» **EXERCISE TASK 1**
Can you rewrite the rows below, from the line containing "Does (10,25) occupy" down through the line containing "717 millimetres" with both of those lines included, as a numbered list that leaves out any blank lines?

» **SELECTED EXCERPT**
Even though I recently praised him for his support of transportation deregulation, Jimmy Carter is widely considered to be a failed, one-term president.

Most people think his reelection prospects were doomed because of high inflation.

I suspect, however, that he was most hurt by falling levels of real income. And when I write “real income,” I’m referring to income after adjusting for inflation.

If you peruse the historical data from Table A-2 in the Census Bureau’s most recent report on income and poverty, you’ll notice that median household income (in 2020 dollars) dropped by nearly $2,000 between 1978 and 1980.

In other words, Carter may have survived double-digit inflation if incomes rose even faster than prices.

But that’s not what happened. Instead, we got rising prices and falling real income. This “stagflation” is probably the reason Ronald Reagan was elected, and the rest is history.

Moreover, history may be repeating itself.

Here’s a recent story from the Washington Post. I’ve excerpted the key passages, but all you really need to do is read the headline.

…the World Bank warned… Not since the 1970s — when twin oil shocks sapped growth and lifted prices, giving rise to the malady known as “stagflation” — has the global economy faced such a challenge. …“The risk from stagflation is considerable…,” said David Malpass, president of the multilateral development institution in Washington… Investors also could take a beating from a repeat of ‘70s-style stagflation. The S&P 500 stock index, already down more than 13 percent this year, could lose an additional 20 percent or more, according to a recent client note from Bank of America.

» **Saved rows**
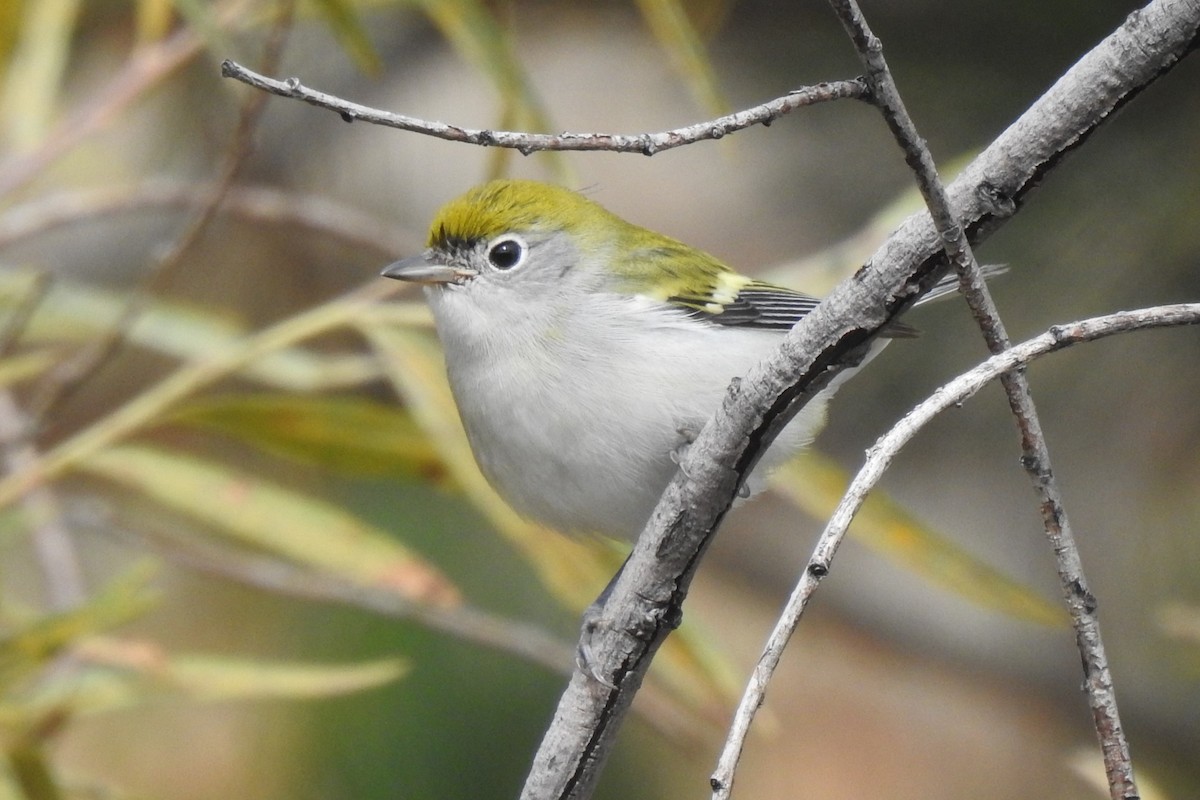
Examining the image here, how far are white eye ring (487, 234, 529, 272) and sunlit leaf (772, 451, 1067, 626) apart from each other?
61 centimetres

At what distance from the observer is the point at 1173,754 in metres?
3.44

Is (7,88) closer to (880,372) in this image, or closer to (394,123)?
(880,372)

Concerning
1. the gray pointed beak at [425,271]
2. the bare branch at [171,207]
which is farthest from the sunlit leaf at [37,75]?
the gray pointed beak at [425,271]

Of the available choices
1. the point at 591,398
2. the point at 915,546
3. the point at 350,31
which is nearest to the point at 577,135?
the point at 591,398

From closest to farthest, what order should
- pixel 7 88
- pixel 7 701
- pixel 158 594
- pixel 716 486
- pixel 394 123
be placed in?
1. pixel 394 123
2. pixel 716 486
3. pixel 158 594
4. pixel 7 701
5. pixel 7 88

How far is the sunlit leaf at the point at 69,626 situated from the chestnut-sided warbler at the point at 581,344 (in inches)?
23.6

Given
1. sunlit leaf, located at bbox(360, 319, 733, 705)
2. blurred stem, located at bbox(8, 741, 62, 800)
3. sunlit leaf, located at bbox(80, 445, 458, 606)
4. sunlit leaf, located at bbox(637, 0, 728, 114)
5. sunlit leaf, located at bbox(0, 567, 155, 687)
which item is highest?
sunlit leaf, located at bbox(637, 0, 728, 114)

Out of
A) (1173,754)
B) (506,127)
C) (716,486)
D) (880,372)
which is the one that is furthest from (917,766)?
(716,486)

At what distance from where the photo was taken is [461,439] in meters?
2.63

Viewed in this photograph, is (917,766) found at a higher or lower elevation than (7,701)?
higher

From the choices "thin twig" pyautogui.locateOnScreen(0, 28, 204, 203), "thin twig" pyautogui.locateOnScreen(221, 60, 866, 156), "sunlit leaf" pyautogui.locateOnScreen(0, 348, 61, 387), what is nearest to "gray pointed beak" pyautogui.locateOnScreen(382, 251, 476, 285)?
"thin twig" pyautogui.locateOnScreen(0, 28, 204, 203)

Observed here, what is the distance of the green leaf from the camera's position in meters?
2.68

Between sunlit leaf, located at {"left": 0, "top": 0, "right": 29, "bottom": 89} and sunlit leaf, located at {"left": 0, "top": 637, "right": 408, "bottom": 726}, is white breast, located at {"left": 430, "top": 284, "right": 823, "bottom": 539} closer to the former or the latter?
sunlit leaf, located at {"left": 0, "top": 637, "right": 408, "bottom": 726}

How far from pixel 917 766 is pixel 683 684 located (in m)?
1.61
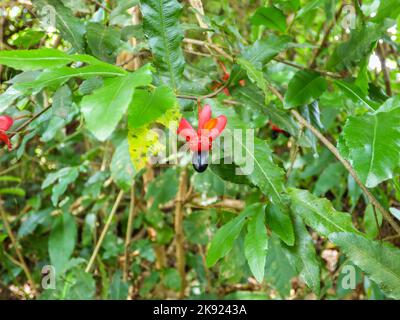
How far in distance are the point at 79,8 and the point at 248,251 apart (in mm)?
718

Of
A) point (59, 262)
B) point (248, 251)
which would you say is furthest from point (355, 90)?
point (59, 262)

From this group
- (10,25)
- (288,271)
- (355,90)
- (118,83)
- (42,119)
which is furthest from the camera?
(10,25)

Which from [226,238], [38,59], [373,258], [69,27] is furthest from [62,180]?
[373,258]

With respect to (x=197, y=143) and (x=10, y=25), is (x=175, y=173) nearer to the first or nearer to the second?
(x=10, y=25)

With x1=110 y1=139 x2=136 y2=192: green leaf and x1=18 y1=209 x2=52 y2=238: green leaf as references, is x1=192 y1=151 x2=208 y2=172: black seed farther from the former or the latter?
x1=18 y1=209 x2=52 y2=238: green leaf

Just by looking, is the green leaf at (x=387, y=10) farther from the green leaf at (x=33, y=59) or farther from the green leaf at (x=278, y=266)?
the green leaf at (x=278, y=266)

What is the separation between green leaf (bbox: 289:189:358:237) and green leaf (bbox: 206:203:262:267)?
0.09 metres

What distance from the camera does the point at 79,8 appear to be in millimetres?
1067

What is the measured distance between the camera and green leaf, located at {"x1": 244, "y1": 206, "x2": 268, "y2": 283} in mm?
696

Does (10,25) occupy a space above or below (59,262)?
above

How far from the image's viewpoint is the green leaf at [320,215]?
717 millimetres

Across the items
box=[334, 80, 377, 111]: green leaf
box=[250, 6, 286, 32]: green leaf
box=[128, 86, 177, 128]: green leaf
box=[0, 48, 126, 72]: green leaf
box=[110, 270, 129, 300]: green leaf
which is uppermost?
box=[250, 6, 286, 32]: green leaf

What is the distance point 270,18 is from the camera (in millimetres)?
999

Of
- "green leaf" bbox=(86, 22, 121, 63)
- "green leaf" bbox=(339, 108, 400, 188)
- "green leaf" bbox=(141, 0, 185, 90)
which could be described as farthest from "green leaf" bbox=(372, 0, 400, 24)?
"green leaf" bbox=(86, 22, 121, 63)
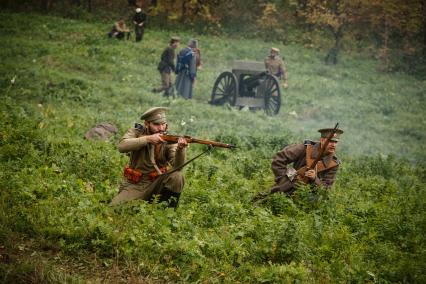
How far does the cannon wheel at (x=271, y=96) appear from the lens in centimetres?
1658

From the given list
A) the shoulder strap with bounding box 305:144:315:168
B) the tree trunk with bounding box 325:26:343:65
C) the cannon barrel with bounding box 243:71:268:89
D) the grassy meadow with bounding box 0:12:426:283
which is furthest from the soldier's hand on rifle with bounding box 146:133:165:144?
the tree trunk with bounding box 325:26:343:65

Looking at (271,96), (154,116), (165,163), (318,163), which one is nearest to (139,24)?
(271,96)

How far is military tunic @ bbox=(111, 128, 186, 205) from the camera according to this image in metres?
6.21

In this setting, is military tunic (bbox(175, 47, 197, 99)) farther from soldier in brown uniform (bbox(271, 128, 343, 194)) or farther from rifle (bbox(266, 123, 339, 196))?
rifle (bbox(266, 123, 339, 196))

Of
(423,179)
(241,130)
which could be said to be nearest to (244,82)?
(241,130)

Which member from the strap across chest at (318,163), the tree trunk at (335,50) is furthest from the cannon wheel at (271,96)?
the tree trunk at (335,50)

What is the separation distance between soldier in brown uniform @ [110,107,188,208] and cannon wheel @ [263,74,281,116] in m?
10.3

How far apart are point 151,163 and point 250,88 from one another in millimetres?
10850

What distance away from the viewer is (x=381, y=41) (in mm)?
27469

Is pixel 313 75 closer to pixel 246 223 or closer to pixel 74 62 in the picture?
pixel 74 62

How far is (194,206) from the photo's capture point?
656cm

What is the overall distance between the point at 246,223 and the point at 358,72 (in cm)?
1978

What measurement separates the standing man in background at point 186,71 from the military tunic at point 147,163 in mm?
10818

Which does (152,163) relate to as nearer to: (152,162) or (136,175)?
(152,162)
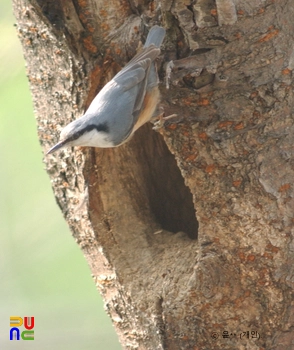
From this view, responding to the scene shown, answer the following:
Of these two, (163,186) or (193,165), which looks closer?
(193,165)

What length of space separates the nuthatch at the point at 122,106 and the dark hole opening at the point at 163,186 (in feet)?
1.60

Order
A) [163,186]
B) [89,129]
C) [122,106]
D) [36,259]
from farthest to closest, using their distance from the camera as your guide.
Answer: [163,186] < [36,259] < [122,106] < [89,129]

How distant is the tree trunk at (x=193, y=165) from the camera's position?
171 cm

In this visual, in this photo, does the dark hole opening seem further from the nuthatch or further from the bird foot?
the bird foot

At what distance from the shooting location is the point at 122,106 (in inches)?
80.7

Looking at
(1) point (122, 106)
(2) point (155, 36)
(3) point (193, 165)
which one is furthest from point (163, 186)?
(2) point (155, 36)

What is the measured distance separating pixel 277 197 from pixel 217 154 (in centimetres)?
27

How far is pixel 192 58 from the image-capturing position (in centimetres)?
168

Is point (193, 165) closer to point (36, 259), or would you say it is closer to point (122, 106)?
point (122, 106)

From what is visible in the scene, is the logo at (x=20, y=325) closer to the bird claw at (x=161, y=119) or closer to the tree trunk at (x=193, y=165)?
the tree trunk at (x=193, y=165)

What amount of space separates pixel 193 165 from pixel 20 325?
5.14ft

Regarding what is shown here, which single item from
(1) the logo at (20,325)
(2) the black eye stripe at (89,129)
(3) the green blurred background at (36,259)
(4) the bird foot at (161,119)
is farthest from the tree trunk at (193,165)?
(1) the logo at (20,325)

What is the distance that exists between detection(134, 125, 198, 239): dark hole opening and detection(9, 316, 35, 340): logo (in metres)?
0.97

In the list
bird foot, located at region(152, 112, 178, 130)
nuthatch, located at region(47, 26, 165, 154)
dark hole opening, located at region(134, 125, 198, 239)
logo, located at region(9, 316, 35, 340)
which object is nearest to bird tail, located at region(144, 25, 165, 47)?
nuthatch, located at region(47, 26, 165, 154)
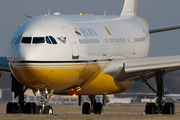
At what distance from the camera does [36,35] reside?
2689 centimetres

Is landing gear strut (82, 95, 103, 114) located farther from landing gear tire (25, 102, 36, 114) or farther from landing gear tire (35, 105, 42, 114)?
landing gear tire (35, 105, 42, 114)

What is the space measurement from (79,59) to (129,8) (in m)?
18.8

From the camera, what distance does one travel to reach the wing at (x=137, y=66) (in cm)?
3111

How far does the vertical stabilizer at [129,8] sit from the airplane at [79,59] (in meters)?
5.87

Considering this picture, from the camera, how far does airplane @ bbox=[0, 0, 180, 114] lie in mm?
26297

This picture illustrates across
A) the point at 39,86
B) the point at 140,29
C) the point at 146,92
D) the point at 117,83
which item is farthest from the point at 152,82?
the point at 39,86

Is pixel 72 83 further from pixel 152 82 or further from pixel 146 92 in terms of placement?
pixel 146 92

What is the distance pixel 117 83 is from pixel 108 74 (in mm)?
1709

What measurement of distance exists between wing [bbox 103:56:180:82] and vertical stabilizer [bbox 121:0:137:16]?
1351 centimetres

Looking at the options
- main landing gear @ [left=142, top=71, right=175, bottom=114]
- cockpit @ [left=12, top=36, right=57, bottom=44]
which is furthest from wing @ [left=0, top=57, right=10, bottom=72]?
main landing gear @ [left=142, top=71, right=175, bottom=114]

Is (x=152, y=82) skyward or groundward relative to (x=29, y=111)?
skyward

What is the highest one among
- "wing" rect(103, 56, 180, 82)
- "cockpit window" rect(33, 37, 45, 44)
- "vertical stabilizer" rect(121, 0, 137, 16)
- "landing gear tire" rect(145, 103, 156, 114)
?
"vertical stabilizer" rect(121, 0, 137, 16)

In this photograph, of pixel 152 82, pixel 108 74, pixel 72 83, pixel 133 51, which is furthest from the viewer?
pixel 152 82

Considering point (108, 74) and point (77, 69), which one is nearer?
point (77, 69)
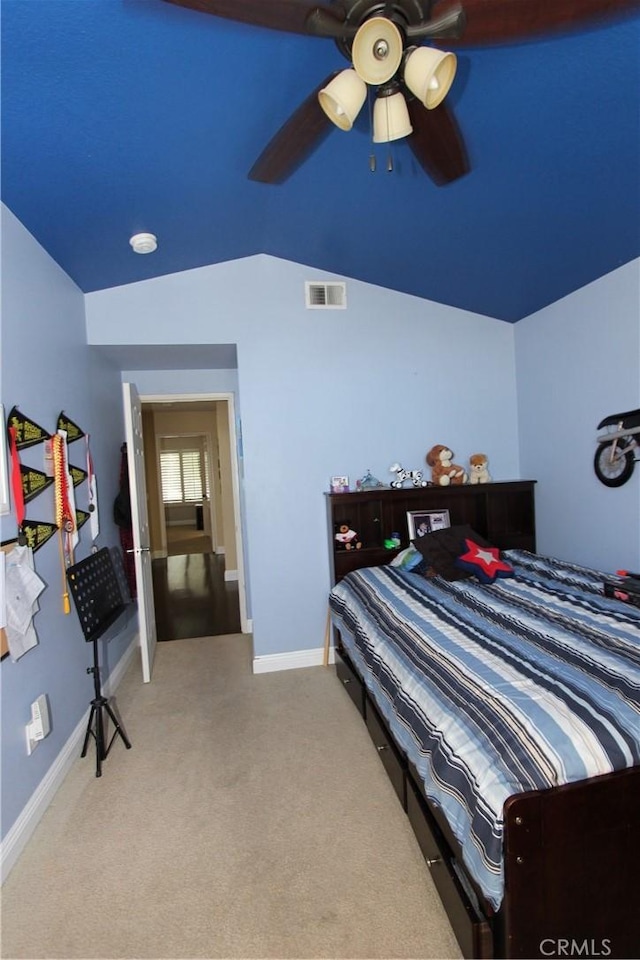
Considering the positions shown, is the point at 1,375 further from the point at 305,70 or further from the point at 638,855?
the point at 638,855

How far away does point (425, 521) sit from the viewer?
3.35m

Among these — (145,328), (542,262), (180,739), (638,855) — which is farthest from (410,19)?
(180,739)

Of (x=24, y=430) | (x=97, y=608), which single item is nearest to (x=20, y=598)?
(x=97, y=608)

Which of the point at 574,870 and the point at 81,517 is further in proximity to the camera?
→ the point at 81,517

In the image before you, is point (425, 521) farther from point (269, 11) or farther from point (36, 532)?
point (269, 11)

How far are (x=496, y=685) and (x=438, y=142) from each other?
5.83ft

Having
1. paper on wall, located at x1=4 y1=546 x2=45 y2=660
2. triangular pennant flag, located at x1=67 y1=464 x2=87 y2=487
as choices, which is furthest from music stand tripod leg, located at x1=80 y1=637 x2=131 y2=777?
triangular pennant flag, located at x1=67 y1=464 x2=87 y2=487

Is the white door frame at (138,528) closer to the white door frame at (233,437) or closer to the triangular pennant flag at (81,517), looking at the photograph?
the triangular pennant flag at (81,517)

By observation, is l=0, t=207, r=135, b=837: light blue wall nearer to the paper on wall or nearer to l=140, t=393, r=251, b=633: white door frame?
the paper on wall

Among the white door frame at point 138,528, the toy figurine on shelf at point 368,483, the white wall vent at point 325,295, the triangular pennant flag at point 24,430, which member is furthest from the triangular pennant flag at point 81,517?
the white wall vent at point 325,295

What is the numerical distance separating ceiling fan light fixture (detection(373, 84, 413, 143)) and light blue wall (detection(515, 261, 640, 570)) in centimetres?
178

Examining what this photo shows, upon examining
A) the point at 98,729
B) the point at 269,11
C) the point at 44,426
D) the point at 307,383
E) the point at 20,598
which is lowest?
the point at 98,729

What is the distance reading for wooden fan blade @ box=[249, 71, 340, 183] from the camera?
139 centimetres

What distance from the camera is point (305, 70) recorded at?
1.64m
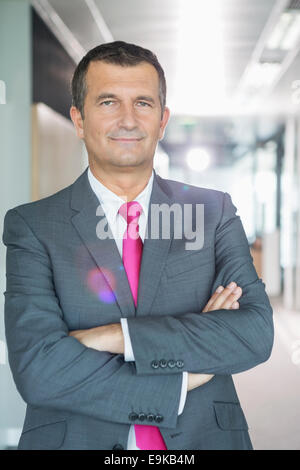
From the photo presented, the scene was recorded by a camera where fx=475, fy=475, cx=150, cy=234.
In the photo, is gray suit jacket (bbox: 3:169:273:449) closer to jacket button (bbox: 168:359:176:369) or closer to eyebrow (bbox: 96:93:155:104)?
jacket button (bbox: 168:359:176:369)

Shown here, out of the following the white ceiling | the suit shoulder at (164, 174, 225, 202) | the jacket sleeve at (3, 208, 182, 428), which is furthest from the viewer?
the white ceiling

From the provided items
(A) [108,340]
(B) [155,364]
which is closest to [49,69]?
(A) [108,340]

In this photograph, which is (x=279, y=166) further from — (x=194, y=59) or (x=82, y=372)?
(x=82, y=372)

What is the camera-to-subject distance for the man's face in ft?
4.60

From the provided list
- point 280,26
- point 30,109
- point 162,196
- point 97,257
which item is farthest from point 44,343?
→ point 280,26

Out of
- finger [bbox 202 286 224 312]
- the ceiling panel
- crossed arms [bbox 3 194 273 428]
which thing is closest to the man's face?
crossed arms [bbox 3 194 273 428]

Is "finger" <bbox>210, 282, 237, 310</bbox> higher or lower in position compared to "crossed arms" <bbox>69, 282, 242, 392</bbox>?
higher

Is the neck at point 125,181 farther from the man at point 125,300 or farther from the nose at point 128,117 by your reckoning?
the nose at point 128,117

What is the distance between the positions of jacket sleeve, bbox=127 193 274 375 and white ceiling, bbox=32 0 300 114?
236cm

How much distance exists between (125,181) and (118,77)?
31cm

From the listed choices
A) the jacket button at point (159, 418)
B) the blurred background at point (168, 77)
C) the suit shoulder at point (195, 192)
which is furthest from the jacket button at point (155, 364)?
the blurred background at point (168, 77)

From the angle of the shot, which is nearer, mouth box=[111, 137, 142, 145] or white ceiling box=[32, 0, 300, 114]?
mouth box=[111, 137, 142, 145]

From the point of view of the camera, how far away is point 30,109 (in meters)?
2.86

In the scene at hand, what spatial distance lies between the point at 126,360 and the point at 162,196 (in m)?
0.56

» **EXERCISE TASK 2**
Can you extend the piece above on Carter, real income and stagflation, starting right after its last sentence?

» **RESPONSE 1**
1. Does (10,25) occupy a space above or below (59,262)?
2. above
3. How far from the image's viewpoint is the green leaf at [320,215]?
4. 717 millimetres

» **RESPONSE 2**
The World Bank mostly focused on the risks for the global economy.

But we are already suffering from stagflation in the United States, according to the Bureau of Labor Statistics.

Simply stated, 2021 was a terrible year for household incomes and the first half of 2022 has been even worse.

And I strongly suspect this is why Joe Biden has terrible poll numbers.

Ironically, The big uptick in inflation isn’t even Joe Biden’s fault. The Federal Reserve deserves the blame, mostly for what it did in 2020 before Biden became president.

That being said, Biden reappointed Jerome Powell, the Chairman of the Fed’s Board of Governors. By rewarding Powell’s failure, Biden is now in no position to deflect blame.

P.S. Rising prices and falling income under Jimmy Carter gave us Ronald Reagan, so bad policy indirectly led to a good outcome. As of now, it’s unclear if there’s a new version of Reagan to rescue us from today’s version of stagflation.

P.P.S. For readers who are not old enough to have experienced America’s national rejuvenation under Reagan, you can click here, here, and here to see “the Gipper” in action.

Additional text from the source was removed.